Two-phase Flow Conditioning Loop  

The inside of the flow loop research facilities depicting the space and research tools

The two-Phase flow conditioning loop is designed to conduct a range of flow experiments in boiling and condensation. The loop can use a variety of working fluids and is currently operating with FC-72. The fluid conditioning loop is comprised of a primary loop for the FC-72 and a secondary water cooling loop. A Micropump GA-series gear pump is used to circulate the working fluid in a closed-loop circuit. Exiting the pump, the flow is passed through a regulating valve followed by a Micromotion Coriolis flow meter and one Watlow Cast-X1000 in-line electrical pre-heater before entering the test section.

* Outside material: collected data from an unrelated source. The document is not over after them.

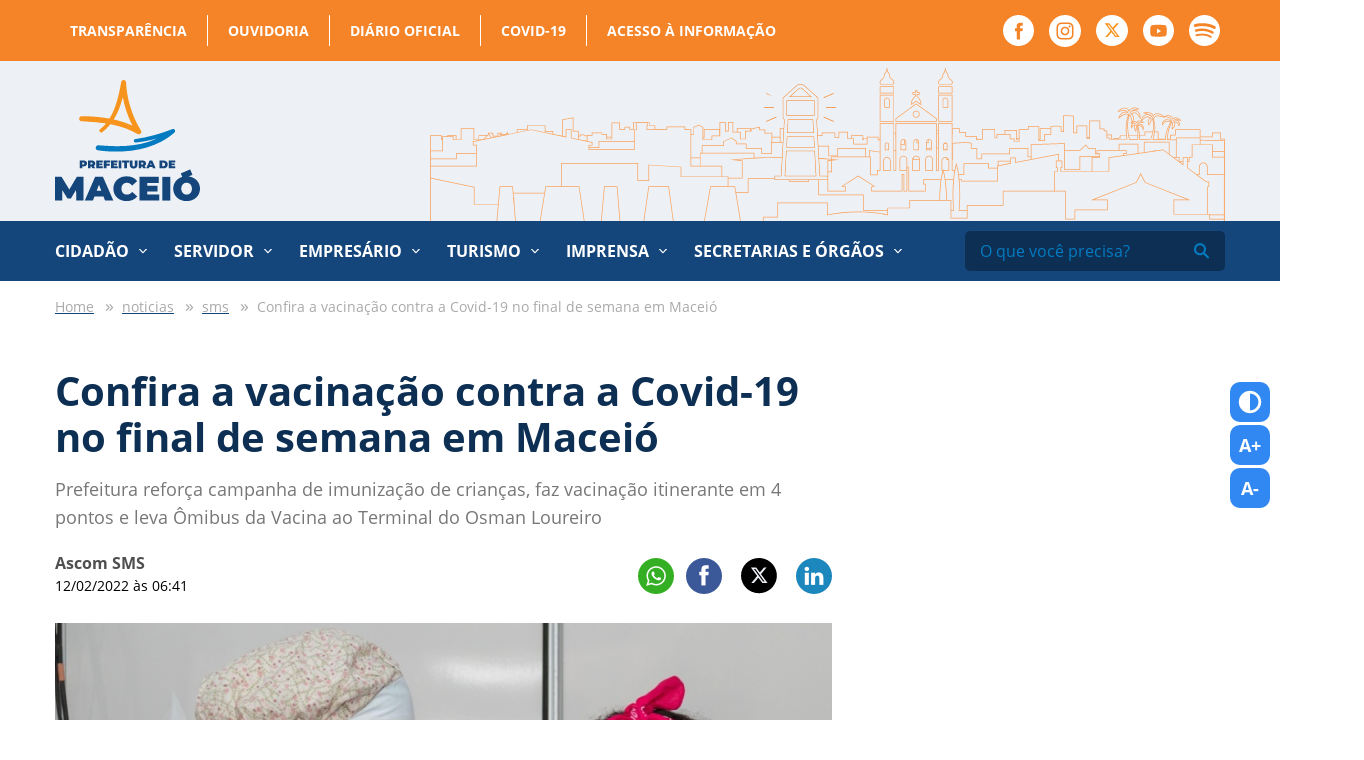

--- FILE ---
content_type: image/svg+xml
request_url: https://maceio.al.gov.br/assets/images/x_novo_rodape.svg
body_size: 136
content:
<svg width="32" height="31" viewBox="0 0 32 31" fill="none" xmlns="http://www.w3.org/2000/svg">
<path fill-rule="evenodd" clip-rule="evenodd" d="M0 15.445C0 6.91496 7.16344 0 16 0C24.8366 0 32 6.91496 32 15.445C32 23.975 24.8366 30.89 16 30.89C7.16344 30.89 0 23.975 0 15.445Z" fill="#14467C"/>
<g clip-path="url(#clip0_2891_10136)">
<path d="M20.5406 8.28784H22.8255L17.8337 14.1013L23.7062 22.0121H19.1081L15.5066 17.2142L11.3858 22.0121H9.09949L14.4388 15.7939L8.80524 8.28784H13.5201L16.7755 12.6733L20.5406 8.28784ZM19.7387 20.6185H21.0048L12.8322 9.60818H11.4735L19.7387 20.6185Z" fill="white"/>
</g>
<defs>
<clipPath id="clip0_2891_10136">
<rect width="16.2556" height="16.5635" fill="white" transform="translate(8.12793 6.97388)"/>
</clipPath>
</defs>
</svg>


--- FILE ---
content_type: image/svg+xml
request_url: https://maceio.al.gov.br/assets/images/arrow-down.svg
body_size: -44
content:
<svg width="9" height="6" viewBox="0 0 9 6" fill="none" xmlns="http://www.w3.org/2000/svg">
<path fill-rule="evenodd" clip-rule="evenodd" d="M8.7227 1.16394C8.9712 0.897668 8.9712 0.465967 8.7227 0.1997C8.4742 -0.0665666 8.07125 -0.0665666 7.82275 0.1997L4.45455 3.80849L1.08634 0.1997C0.837824 -0.0665666 0.434902 -0.0665666 0.186387 0.1997C-0.0621289 0.465967 -0.0621289 0.897668 0.186387 1.16394L4.00457 5.25485C4.25309 5.52111 4.65601 5.52111 4.90452 5.25485L8.7227 1.16394Z" fill="white"/>
</svg>


--- FILE ---
content_type: image/svg+xml
request_url: https://maceio.al.gov.br/assets/images/spotify.svg
body_size: 310
content:
<svg width="31" height="31" viewBox="0 0 31 31" fill="none" xmlns="http://www.w3.org/2000/svg">
<path fill-rule="evenodd" clip-rule="evenodd" d="M0 15.4997C0 6.93954 6.93973 0 15.4999 0C24.0605 0 31 6.93954 31 15.4997C31 24.0608 24.0605 31 15.4999 31C6.93973 31 0 24.0608 0 15.4997ZM6.66154 11.9486C11.4311 10.501 19.6724 10.7738 24.6687 13.741C25.3559 14.1501 26.2464 13.9229 26.655 13.234C27.0633 12.5463 26.8375 11.6565 26.1484 11.2475C20.3966 7.83315 11.2951 7.51221 5.81975 9.17412C5.0533 9.40696 4.62149 10.2164 4.85359 10.9828C5.08551 11.7487 5.89545 12.1811 6.66154 11.9486ZM22.8428 18.5337C23.4108 18.883 24.1545 18.7045 24.505 18.1358C24.8543 17.5683 24.6755 16.8242 24.1075 16.4744C19.3233 13.5343 12.3249 12.7069 6.69541 14.4153C6.05741 14.6096 5.69704 15.2834 5.88953 15.9223C6.08369 16.5603 6.75871 16.9205 7.39764 16.7274C12.3256 15.2315 18.6775 15.9734 22.8428 18.5337ZM22.6084 22.3563C22.3299 22.8131 21.7352 22.9562 21.2801 22.6778C17.6403 20.4533 13.059 19.9509 7.66361 21.1833C7.14369 21.3024 6.62545 20.9767 6.50699 20.457C6.38779 19.937 6.71244 19.4188 7.23346 19.3002C13.1378 17.9505 18.2024 18.5313 22.2879 21.0278C22.7434 21.306 22.8868 21.901 22.6084 22.3563Z" fill="#14467C"/>
</svg>


--- FILE ---
content_type: image/svg+xml
request_url: https://maceio.al.gov.br/assets/images/search.svg
body_size: 9
content:
<svg width="24" height="25" viewBox="0 0 24 25" fill="none" xmlns="http://www.w3.org/2000/svg">
<path fill-rule="evenodd" clip-rule="evenodd" d="M11 7.14941C8.79086 7.14941 7 8.97849 7 11.2348C7 13.491 8.79086 15.3202 11 15.3202C13.2091 15.3202 15 13.491 15 11.2348C15 8.97849 13.2091 7.14941 11 7.14941ZM5 11.2348C5 7.85035 7.68629 5.10672 11 5.10672C14.3137 5.10672 17 7.85035 17 11.2348C17 12.5582 16.5892 13.7838 15.8907 14.7855L19.7071 18.6833C20.0976 19.0822 20.0976 19.7289 19.7071 20.1277C19.3166 20.5266 18.6834 20.5266 18.2929 20.1277L14.4765 16.2299C13.4957 16.9433 12.2958 17.3629 11 17.3629C7.68629 17.3629 5 14.6192 5 11.2348Z" fill="#047BC1"/>
</svg>


--- FILE ---
content_type: image/svg+xml
request_url: https://maceio.al.gov.br/assets/images/x.svg
body_size: 116
content:
<svg width="28" height="28" viewBox="0 0 28 28" fill="none" xmlns="http://www.w3.org/2000/svg">
<path fill-rule="evenodd" clip-rule="evenodd" d="M0 13.7C0 6.1337 6.24563 0 13.95 0C21.6544 0 27.9 6.1337 27.9 13.7C27.9 21.2663 21.6544 27.4 13.95 27.4C6.24563 27.4 0 21.2663 0 13.7Z" fill="#000"/>
<g clip-path="url(#clip0_3677_1465)">
<path d="M17.9086 7.35169H19.9007L15.5484 12.5083L20.6686 19.5253H16.6595L13.5195 15.2696L9.92667 19.5253H7.93331L12.5885 14.0097L7.67676 7.35169H11.7875L14.6258 11.2416L17.9086 7.35169ZM17.2094 18.2892H18.3133L11.1877 8.52285H10.0032L17.2094 18.2892Z" fill="#EDF1F6"/>
</g>
<defs>
<clipPath id="clip0_3677_1465">
<rect width="14.1729" height="14.6921" fill="white" transform="translate(7.08594 6.18617)"/>
</clipPath>
</defs>
</svg>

The inline heater is used to fine-tune the vapor temperature at the inlet to the test module (boiling or condensation based on the specific experiment). Exiting the test module, the two-phase mixture is routed first through a brazed-plate water-to-working fluid heat exchanger (condenser), where it is cooled by the secondary water cooling loop, to convert the two-phase mixture back to the liquid state. A detachable fluid reservoir is also part of the flow loop and is also used to deaerate the working fluid before performing tests. The facility is equipped with a NI Labview cDAQ system for data acquisition. The test module, heater and temperature controls, and video camera system are mounted on a rigid optical table.

PIV Facility

The Particle Image Velocimetry (PIV) Setup is designed to measure the instantaneous velocity field in planar cross-sections.  It includes an Nd-YAG laser as the light source.  The synchronization of the laser and camera is adjusted by means of a National Instruments timing board (Model Number: NI-6602).  The camera that is used to acquire PIV images in a Kodak ES 1.0 charge-coupled device (CCD) camera.  The system uses PIVACQ and PIVPROC are the PIV software packages which are provided and developed by NASA Glenn Research Center.  PIVACQ has a graphical user interface to enter the necessary inputs such as inter-frame time, frame offset, and pulse width, depending on the flow conditions. The facility is useful for obtaining velocity measurements in a variety of two-phase experiments conducted in our laboratory.

Pool Boiling Facility

pool boiling facility

The Pool Boiling Facility (PBF) is designed to analyze heat transfer coefficients and critical heat flux (CHF) between different working fluids and boiling surfaces.  The PBF includes a pool boiling chamber that can hold approximately 8 liters of the working fluid. This main chamber has four heat cartridges to heat the working fluid to its desired temperature, either at subcooled or saturated conditions. Three sides of the chamber are made of transparent polycarbonate for flow visualization access and the other three sides are made of PEEK plastic material. A copper heater block with cartridge heaters is placed on the bottom PEEK wall to supply the desired heat flux. Temperature measurements are made along the copper block to estimate the heat flux input to the surface. The top of the heater block allows for placement of the sample under investigation with a thermocouple located right below the heated surface for wall temperature measurement. The facility also has pressure transducers and thermocouples to make pressure and temperature measurements of the working fluid.

Flow Visualization Camera

A close up of the flow visualization camera

Flow visualization of the two-phase flow features is possible with the use of a FASTCAM SA-Z. A Phantom FASTCAM SA-Z provides megapixel image resolution at frame rates up to 21,000 frames per second (fps) from its highly light sensitive image sensor (monochrome ISO 50,000) with 12-bit dynamic range delivering the ultimate imaging performance. The FASTCAM SA-Z provides frame rates greater than 2 million fps at reduced image resolution and shutter speeds as short as 159 nanoseconds. Illumination is provided on the back side of the test channel by a Multiled-QT light source with capability of 12000 lumens.

IR Camera

A close up image of an Infra-red camera

Our lab is equipped with an Infra-red camera that we use for obtaining temperature contours on heated surfaces. The specific camera is the FLIR A655sc that features a 640 x 480 pixel microbolometer that detects temperature differences down to <30 mK and temperatures up to 2000 K.